Recurrence rate of CSDH after treatment with burr hole irrigation and drainage is reported about 10% (1.7% to 16.2%) and the recurrence interval is from one to eight weeks (4 weeks on the average ). Table 1 summarizes the risk factors for CSDH recurrence 3. The mechanism of CSDH growth have been understood based on pathological investigations 4. Selective MMA angiography demonstrates diffuse dilatation of the MMA and visualization of scattered abnormal vascular networks, which reflect macrocapillary, sinusoidal channel layer and giant capillary in the outer membrane 5. The outer membrane is consist of two or three layers. A large number of macrocapillaries infiltrate into those layers on the side of the hematoma cavity 6,7. Direct arterial pressure of the MMA causes rupture of macrocapillaries and arterial bleeding into the hematoma cavity. For that reason the embolization of the MMA for the patients with refractory CSDH has recently been reported as a useful treatment8. Low concentration, 20% NBCA mixed with lipiodol is preferred. We found this concentration of NBCA very suitable to embolize peripheral vessels of the MMA with low risk of catheter adhesion.
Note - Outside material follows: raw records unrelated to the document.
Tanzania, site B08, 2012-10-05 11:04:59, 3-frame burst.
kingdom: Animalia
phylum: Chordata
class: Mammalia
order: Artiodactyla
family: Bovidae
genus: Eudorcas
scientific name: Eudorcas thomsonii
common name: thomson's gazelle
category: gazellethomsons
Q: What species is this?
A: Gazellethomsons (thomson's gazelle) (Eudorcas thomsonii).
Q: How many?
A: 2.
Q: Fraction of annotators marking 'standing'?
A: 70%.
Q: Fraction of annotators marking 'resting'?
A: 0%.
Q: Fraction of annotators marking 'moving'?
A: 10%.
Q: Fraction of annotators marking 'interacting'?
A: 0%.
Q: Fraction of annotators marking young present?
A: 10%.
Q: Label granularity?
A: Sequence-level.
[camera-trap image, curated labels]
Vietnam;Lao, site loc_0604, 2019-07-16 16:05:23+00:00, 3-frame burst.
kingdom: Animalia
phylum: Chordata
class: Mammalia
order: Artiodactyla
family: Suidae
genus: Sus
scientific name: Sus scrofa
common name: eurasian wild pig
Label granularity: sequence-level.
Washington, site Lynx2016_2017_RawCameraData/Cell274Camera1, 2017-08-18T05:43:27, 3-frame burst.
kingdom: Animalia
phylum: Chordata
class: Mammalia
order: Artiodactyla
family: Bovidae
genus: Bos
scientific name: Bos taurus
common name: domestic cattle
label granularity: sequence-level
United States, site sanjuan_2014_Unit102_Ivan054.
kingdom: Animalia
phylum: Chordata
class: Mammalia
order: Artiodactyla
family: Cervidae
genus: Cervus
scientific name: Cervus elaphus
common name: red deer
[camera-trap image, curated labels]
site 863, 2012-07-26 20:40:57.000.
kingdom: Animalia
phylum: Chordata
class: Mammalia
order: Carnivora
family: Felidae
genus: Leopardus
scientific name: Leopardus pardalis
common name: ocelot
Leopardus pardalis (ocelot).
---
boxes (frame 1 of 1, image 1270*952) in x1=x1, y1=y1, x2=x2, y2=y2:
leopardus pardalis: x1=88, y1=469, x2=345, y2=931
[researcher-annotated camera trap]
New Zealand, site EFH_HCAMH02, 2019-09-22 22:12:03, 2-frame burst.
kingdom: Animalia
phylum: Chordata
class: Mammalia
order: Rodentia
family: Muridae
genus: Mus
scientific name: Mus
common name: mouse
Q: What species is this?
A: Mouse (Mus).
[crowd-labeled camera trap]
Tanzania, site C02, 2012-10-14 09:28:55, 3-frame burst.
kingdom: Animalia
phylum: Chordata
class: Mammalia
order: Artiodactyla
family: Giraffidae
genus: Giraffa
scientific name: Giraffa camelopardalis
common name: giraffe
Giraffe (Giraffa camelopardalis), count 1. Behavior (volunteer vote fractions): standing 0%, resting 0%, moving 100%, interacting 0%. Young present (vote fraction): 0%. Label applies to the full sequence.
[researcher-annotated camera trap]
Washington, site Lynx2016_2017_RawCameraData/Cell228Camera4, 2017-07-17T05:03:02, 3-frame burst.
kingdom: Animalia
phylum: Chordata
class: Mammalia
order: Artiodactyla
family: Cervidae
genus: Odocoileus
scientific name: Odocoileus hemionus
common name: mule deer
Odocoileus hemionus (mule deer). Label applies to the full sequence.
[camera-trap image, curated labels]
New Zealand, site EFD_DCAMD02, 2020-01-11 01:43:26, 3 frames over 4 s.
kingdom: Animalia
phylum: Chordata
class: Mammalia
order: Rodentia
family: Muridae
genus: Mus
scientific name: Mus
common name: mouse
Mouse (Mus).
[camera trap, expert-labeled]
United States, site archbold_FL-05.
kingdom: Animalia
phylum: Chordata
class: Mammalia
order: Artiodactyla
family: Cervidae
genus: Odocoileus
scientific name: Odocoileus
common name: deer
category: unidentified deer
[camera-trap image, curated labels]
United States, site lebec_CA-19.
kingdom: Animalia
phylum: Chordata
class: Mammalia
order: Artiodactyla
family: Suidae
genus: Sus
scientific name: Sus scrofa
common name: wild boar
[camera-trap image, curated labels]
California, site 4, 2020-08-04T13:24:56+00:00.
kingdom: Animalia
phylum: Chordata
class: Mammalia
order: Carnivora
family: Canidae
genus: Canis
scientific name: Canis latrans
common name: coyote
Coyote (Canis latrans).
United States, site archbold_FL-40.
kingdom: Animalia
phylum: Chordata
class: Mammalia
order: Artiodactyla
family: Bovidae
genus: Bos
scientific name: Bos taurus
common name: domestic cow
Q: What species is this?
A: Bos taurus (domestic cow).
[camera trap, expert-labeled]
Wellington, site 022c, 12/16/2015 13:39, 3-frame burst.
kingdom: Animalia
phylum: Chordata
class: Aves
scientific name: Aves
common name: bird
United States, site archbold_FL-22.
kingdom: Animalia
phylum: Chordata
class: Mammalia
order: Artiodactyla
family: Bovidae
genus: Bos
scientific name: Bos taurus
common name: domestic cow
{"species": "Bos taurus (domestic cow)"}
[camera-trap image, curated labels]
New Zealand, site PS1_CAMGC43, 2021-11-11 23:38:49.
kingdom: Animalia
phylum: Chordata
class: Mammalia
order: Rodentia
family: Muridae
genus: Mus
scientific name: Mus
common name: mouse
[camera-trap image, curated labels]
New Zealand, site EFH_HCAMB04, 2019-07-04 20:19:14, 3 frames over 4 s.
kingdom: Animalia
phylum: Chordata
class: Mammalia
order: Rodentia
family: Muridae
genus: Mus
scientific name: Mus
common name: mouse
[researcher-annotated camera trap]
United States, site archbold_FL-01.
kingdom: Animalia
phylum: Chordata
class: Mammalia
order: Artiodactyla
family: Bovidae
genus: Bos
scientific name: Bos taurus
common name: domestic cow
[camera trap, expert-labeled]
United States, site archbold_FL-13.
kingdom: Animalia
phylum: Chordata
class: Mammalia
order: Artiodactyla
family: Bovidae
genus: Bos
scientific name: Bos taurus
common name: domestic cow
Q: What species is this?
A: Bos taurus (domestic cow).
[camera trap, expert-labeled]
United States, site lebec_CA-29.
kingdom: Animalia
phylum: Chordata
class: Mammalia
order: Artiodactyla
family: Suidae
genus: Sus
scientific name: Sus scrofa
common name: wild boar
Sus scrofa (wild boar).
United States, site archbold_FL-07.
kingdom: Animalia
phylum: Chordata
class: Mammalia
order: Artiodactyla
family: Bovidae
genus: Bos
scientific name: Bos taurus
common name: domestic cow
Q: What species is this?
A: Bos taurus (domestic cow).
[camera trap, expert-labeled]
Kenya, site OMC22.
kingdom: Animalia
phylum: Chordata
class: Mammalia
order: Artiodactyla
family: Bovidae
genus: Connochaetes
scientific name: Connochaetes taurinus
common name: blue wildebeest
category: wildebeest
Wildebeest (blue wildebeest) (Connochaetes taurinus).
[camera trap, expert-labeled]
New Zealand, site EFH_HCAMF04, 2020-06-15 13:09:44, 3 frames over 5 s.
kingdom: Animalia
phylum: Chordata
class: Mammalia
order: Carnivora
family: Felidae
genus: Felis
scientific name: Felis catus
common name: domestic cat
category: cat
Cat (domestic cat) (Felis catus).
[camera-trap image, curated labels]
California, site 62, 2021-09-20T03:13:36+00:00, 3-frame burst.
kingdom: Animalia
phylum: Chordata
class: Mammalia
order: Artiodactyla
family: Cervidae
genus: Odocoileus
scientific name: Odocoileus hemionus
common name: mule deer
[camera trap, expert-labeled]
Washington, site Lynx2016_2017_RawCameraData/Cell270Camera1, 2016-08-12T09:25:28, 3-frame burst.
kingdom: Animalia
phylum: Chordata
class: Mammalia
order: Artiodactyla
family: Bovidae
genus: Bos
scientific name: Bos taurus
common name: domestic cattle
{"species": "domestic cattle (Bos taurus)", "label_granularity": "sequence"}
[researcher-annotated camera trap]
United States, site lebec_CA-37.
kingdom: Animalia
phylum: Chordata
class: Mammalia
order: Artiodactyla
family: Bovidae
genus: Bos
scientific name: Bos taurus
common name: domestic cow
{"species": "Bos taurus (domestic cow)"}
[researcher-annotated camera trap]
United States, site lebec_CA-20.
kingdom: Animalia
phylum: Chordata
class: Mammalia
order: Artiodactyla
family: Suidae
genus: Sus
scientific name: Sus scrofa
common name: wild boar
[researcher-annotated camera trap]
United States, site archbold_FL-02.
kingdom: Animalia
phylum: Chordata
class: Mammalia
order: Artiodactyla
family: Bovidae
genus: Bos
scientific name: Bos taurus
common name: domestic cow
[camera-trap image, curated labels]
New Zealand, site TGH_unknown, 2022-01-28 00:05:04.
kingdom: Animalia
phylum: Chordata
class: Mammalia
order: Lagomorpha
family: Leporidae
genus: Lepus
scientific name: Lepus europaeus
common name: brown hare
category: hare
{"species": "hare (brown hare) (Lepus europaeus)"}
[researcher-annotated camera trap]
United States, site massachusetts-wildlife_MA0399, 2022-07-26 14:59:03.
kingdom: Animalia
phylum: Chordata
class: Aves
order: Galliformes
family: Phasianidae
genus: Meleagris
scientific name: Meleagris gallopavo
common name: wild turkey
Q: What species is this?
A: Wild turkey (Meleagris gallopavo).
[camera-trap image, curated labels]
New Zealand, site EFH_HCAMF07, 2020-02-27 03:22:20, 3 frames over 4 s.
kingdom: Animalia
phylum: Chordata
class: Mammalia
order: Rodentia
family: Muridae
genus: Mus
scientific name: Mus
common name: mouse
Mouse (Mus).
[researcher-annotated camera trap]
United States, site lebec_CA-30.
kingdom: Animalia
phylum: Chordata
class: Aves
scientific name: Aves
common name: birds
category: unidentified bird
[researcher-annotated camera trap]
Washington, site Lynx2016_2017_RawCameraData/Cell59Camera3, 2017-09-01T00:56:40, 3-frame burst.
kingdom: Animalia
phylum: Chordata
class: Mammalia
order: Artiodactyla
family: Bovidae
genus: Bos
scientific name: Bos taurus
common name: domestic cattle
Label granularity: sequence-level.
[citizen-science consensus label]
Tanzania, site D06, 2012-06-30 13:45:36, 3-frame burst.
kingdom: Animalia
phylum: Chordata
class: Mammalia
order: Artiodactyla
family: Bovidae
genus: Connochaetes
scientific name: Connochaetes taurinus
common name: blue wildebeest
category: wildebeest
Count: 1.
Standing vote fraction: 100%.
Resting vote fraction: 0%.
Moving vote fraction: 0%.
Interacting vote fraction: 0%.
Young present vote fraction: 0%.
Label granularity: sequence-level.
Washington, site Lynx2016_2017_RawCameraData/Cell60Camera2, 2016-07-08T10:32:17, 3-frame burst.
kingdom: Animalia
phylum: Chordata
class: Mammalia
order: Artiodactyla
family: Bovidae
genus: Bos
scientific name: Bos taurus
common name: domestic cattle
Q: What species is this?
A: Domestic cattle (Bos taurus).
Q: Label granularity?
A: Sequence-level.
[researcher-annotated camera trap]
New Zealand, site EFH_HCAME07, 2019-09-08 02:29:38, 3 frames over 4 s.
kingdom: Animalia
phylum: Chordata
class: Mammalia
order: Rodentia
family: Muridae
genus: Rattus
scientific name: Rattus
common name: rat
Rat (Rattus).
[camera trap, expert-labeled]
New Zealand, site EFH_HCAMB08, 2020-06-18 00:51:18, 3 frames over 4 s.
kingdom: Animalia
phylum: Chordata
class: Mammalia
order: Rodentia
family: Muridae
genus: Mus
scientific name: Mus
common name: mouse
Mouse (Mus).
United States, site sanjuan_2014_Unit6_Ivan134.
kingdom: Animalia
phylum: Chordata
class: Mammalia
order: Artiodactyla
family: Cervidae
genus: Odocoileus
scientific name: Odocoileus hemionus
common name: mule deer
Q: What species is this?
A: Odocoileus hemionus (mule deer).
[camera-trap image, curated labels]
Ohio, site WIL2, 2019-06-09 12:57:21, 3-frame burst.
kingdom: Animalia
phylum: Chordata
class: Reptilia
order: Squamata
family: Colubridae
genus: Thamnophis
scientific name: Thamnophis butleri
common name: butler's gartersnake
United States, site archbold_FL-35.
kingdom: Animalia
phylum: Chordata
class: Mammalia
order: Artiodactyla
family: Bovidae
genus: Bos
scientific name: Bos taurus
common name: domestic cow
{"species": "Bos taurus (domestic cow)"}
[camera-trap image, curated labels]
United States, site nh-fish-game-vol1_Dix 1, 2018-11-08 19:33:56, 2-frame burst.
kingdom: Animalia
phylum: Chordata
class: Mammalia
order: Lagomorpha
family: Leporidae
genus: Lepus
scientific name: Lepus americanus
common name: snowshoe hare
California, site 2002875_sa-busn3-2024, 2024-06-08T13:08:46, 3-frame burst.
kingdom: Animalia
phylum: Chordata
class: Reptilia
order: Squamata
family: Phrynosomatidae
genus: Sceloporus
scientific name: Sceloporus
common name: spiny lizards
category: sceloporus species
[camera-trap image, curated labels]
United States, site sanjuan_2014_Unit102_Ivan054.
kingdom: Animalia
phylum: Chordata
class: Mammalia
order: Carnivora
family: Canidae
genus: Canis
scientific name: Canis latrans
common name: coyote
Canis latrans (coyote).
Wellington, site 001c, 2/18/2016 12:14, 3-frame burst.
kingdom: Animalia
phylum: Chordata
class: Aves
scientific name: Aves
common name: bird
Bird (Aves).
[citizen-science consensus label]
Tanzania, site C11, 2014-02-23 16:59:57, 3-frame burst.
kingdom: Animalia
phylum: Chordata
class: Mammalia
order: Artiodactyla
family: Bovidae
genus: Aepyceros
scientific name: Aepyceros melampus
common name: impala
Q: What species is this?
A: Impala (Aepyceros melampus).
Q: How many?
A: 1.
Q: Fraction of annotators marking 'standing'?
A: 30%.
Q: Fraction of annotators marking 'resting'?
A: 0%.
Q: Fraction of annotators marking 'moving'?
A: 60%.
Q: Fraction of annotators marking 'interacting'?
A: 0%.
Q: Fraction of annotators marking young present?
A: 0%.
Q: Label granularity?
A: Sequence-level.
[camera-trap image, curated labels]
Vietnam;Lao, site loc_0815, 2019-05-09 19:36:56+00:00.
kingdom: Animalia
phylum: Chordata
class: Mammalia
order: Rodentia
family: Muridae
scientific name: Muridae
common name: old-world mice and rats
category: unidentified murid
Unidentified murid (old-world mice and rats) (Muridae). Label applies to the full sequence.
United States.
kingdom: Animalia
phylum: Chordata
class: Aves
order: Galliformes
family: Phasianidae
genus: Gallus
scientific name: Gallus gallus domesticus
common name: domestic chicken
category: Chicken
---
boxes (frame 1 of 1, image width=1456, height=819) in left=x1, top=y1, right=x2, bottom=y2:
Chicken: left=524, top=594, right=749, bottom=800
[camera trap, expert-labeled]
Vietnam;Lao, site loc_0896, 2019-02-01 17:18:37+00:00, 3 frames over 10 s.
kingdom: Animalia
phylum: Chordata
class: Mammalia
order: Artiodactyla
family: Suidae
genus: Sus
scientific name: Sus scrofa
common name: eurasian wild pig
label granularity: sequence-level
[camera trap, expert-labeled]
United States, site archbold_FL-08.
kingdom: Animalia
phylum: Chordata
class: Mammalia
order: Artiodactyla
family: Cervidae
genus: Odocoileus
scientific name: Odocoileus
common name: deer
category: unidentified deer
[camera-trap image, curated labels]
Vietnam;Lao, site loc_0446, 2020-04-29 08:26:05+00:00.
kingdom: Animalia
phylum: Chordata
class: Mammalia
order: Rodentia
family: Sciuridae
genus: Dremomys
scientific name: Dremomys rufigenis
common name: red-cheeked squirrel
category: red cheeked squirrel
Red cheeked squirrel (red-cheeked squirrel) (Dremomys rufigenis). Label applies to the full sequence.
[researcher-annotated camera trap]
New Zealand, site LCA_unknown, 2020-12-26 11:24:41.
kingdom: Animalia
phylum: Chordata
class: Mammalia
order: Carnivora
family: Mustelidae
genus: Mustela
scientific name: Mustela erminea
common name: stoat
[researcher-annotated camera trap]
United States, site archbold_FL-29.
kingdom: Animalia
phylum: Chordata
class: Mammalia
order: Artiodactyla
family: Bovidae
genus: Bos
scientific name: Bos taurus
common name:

Endovascular treatment may be more effective for the multilocular hematoma that need treatment with multiple drainage tubes or endoscopic decapsulation. We are planning to investigate how much this endovascular treatment can contribute to serious clinical cases such as patients with large hematoma or with abnormal coagulopathies. Further study is needed to determine the efficacy of this modality of treatment for recurrent CSDH.

Table 1.

Risk factors of the CSDH recurrence.

Clinical factors

• age

• alcoholism

• history of head injury

• interval from onset of initial symptoms
to hospitalization

Laboratory findings

• thrombocytepenia

• deficiency of coagulation factors

• liver dysfunction

CT, MRI findings

• brain atrophy

• intracranial hypotension

• hematoma (multilocular, multilayers)

Operative findings

• additional procedure (drainage tube)

• postoperative residual air

Conclusions

We have had good outcome of patients with intractable CSDH who underwent endovascular treatment. Embolization of the MMA which eliminate the blood supply to abnormal structure in hematoma cavity may be useful procedure of intractable CSDH.